Repository :
https://github.com/FarGroup/FarManager
On branch : master
Link :
https://github.com/FarGroup/FarManager/commit/879449f76b8f83a64d961667b4910ca785df648d
>---------------------------------------------------------------
commit 879449f76b8f83a64d961667b4910ca785df648d
Author: w17 <
vladimir....@gmail.com>
Date: Sun Jan 4 21:09:47 2026 +0300
far:config Codepages.NoAutoDetectCJK
>---------------------------------------------------------------
879449f76b8f83a64d961667b4910ca785df648d
far/config.cpp | 1 +
far/config.hpp | 1 +
far/filestr.cpp | 11 ++++++-----
far/thirdparty/uchardet/nsMBCSGroupProber.cpp | 6 +++---
far/thirdparty/uchardet/nsUniversalDetector.cpp | 5 +++--
far/uchardet.cpp | 8 +++++---
6 files changed, 19 insertions(+), 13 deletions(-)

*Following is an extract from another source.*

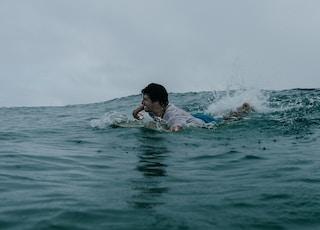 man in blue swimming trunks in water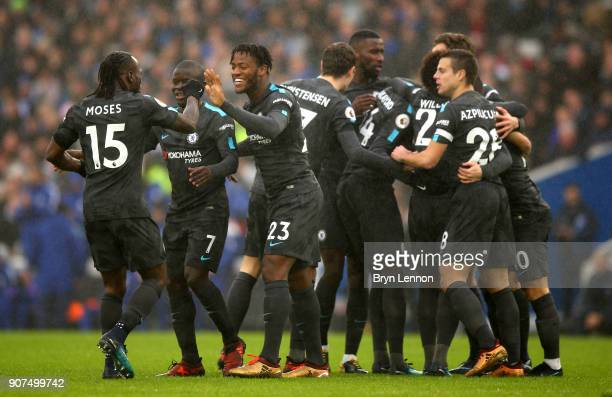Eden Hazard of Chelsea celebrates as he scores their first goal with team mates during the Premier League match between Brighton and Hove Albion and...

diff --git a/far/config.cpp b/far/config.cpp
index 01b73cdb9..b4457b1e6 100644
--- a/far/config.cpp
+++ b/far/config.cpp
@@ -1946,6 +1946,7 @@ void Options::InitConfigsData()
{FSSF_PRIVATE, NKeyCmdline, L"PromptFormat"sv, CmdLine.strPromptFormat, L"$p$g"sv},
{FSSF_PRIVATE, NKeyCmdline, L"UsePromptFormat"sv, CmdLine.UsePromptFormat, false},
{FSSF_PRIVATE, NKeyCodePages, L"CPMenuMode"sv, CPMenuMode, false},
+ {FSSF_PRIVATE, NKeyCodePages, L"NoAutoDetectCJK"sv, NoAutoDetectCJK, true},
{FSSF_PRIVATE, NKeyCodePages, L"NoAutoDetectCP"sv, strNoAutoDetectCP, L""sv},
{FSSF_PRIVATE, NKeyConfirmations, L"AllowReedit"sv, Confirm.AllowReedit, true},
{FSSF_CONFIRMATIONS, NKeyConfirmations, L"Copy"sv, Confirm.Copy, true},
diff --git a/far/config.hpp b/far/config.hpp
index a0b52f7ea..dc2e5b9e9 100644
--- a/far/config.hpp
+++ b/far/config.hpp
@@ -1012,6 +1012,7 @@ public:
InfoPanelOptions InfoPanel;
BoolOption CPMenuMode;
+ BoolOption NoAutoDetectCJK;
StringOption strNoAutoDetectCP;
// Перечисленные здесь кодовые страницы будут исключены из детектирования nsUniversalDetectorEx.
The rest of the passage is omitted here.